You’d be surprised at how sophisticated an infant can be.
New parents love trying to guess what their pre-verbal child might be thinking. At two, does Sally recognize the aunt who came to visit when Sally was one? When Sally cries, is she really hurt or could she just want attention? Does she have taste in art or are pictures in a story book really just for the parents? How does she come up with those weird ways of crawling?
Science has some answers.
It turns out that Sally may very well recognize her aunt. Researchers investigated the question by showing three-year-olds a video of a researcher they had met once, two years earlier, and also a video of a stranger. Young children usually pay more attention to unfamiliar faces. In this study, the children spent more time looking at the stranger, which suggests that they remembered the familiar researcher. If you stop to think about it, that’s very impressive: humans have a gift for remembering faces, which seems to start young.

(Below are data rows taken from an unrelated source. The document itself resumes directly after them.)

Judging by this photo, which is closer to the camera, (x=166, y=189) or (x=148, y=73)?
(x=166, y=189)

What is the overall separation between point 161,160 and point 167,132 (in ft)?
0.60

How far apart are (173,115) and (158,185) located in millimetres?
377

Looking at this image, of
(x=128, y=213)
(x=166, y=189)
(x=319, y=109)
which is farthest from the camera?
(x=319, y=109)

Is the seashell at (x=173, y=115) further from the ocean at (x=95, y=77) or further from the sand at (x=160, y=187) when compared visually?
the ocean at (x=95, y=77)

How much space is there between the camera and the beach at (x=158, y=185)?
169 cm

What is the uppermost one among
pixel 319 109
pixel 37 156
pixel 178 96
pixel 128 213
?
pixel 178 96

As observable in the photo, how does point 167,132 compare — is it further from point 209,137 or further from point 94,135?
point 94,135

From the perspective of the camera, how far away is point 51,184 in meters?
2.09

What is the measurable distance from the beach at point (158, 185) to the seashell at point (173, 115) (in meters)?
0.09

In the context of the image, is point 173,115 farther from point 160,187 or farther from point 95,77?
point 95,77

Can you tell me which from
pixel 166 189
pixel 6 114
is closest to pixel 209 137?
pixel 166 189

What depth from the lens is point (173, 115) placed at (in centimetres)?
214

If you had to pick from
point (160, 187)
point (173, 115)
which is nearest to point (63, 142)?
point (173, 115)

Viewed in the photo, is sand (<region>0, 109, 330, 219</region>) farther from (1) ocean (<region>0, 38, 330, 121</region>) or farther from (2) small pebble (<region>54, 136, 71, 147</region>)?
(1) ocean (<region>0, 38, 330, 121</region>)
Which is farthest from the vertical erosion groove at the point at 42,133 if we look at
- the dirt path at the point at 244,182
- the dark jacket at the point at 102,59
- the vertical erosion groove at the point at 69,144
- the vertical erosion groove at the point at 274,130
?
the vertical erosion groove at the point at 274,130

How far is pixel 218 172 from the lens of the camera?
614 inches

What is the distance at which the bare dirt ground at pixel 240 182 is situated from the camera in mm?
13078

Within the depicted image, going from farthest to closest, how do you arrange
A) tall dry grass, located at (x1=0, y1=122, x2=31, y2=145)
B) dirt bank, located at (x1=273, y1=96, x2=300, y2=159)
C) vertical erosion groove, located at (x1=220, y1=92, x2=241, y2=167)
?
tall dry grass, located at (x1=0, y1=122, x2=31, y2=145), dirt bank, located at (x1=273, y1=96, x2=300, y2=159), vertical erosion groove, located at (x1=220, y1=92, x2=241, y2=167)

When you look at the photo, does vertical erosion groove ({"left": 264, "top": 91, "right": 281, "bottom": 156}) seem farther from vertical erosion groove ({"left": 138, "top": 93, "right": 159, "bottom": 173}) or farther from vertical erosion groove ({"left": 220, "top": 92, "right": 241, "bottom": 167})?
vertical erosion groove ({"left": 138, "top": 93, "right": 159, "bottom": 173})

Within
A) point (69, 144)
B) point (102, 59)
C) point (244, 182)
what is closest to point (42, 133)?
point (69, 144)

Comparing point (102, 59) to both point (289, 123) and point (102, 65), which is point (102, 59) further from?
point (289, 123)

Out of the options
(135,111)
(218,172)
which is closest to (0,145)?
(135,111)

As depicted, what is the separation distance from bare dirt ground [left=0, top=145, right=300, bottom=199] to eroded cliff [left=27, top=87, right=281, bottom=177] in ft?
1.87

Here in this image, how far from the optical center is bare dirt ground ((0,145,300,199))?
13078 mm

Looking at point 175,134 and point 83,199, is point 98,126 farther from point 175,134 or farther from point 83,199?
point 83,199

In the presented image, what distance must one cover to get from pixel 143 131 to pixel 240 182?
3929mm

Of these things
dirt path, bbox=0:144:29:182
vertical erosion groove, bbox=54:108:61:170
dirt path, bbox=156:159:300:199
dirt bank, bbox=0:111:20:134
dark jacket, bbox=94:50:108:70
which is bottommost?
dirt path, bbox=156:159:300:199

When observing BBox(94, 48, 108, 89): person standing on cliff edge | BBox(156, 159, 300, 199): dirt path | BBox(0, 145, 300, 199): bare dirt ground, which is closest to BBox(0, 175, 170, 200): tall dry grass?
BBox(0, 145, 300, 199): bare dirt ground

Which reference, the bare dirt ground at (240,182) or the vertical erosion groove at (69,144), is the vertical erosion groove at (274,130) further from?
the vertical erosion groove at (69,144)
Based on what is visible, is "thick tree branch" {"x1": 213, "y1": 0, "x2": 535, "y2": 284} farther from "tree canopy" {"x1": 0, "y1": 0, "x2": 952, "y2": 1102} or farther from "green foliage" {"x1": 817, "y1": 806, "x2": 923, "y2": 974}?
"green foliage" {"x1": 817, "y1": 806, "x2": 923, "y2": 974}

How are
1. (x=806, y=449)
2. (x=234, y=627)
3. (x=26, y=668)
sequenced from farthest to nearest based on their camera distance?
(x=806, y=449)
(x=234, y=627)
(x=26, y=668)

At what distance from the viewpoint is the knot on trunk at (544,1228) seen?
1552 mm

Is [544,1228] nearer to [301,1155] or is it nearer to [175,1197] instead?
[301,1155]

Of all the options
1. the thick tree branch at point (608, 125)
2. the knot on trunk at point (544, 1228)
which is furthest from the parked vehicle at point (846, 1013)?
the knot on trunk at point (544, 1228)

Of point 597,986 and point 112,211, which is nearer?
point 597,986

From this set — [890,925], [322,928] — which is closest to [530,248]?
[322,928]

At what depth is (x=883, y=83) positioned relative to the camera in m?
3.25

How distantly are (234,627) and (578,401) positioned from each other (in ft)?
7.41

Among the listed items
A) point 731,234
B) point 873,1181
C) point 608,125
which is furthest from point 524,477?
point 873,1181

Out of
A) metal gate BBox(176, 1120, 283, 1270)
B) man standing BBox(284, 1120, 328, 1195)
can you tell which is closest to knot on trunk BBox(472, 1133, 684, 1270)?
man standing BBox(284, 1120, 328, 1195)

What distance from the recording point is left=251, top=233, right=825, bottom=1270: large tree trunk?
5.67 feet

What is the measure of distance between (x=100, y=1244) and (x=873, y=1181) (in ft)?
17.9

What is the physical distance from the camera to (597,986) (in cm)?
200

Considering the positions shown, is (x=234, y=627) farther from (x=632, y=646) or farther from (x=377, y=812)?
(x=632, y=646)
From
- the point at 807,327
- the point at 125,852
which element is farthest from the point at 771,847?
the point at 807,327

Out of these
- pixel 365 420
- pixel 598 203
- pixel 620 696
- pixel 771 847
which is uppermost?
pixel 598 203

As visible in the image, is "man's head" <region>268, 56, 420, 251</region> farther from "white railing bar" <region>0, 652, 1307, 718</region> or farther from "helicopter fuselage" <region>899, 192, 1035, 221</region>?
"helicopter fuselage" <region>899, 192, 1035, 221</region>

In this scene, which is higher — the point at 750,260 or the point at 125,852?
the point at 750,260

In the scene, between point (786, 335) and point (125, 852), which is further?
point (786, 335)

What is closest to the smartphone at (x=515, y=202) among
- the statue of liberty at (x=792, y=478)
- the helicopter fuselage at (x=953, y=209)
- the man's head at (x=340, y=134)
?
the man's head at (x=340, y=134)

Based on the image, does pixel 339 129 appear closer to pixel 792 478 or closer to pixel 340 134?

Interest in human faces makes sense, since we need other humans to survive. Even tiny infants seem to know what a human being ought to look like. In one study, three-month-olds showed a strong preference for pictures of humans rather than other primates. Adults will show much more interest in a cartoon face that looks normal, compared to a face with goggle-eyes. So do one-year olds, scientists have found.
Small children learn how to command attention. As parents have long known, some children cry much more often than others. Hiroko Nakayama filmed two babies in their homes for an hour at a time, on 12 occasions, spread out over six months. From the ages of seven to 13 months, Baby R cried 68 times on camera. Baby M, who began the six-month study at nine-months old, cried half as often.
Baby M was an only child, which may mean that she didn’t need to work as hard for attention. Baby R, on the other hand, had two siblings. She needed both eye and physical contact from a caregiver for some time before she seemed happy again. There was also one instance that Baby R’s mother considered “fake crying”: the film confirmed her perception, showing that Baby R had been looking happy right before her wail and looked happy again unusually quickly after she got attention. Fake crying, the researcher argued, should be seen as a social skill.
Sometimes babies loudly cough while grinning, wait for your reaction, and then cough again. This behavior tends to begin around six months, when babies become more socially interactive. They may have noticed that people pay attention to coughs. Try smiling and fake-coughing back.
One-year-olds are already guessing what other people around them intend to do. Adults will eye a bucket if they see someone heading towards it with toys that might belong there. In that scenario, six-month-olds kept their eyes on the toy, while one-year-olds jumped ahead to look at the bucket. "We have demonstrated that when observing actions, 12-month-old infants focus on goals in the same way as adults do," the researchers said.
Evidence suggests that we are born able to make a wide range of sounds that are weeded down as we acquire language. Japanese adults often fail to distinguish a “r” from a “l” in English. Neither sound is used in the same way in Japanese. But babies from Japanese homes will respond similarly to American infants, turning their heads toward the sound. By 10 to 12 months of age, the American babies become more responsive to these native English sounds and the Japanese children less so.
Infants protect themselves against being dropped. A startled infant, or one who believes she’s about to fall, may fling her arms out to either side, as though she were Superbaby about to lift off. This instinct, called the “Moro reflex,” may have evolved to help a parent catch baby before a fall.
Babies invent their own crawl-style. Some slide on their bellies, others leapfrog, others take the traditional right-angled knee approach. Some crawl under the sofa, backwards. Crawling backwards may happen for a while because your baby’s arms are stronger than his legs.
Do babies recognize moods or have preferences in art? Well, in one study, 3-month-olds didn’t seem to notice when a song was sad or happy, but 9-month-olds did. At this older age, in another study, babies became interested in a Picasso painting, after getting bored looking at a Monet. But after time looking at a Picasso, they preferred to look at other Picassos rather than a fresh Monet. The researchers tried to pin down Picasso’s appeal: was it brighter colors, more contrast, or geometric shapes? The answer didn’t emerge, but overall Picasso appeared to be more stimulating.
By the way, you needn’t worry too much if your darling passes gas frequently, shivers ferociously from time to time, gets hiccups, and stands before she learns how to sit — it’s all normal.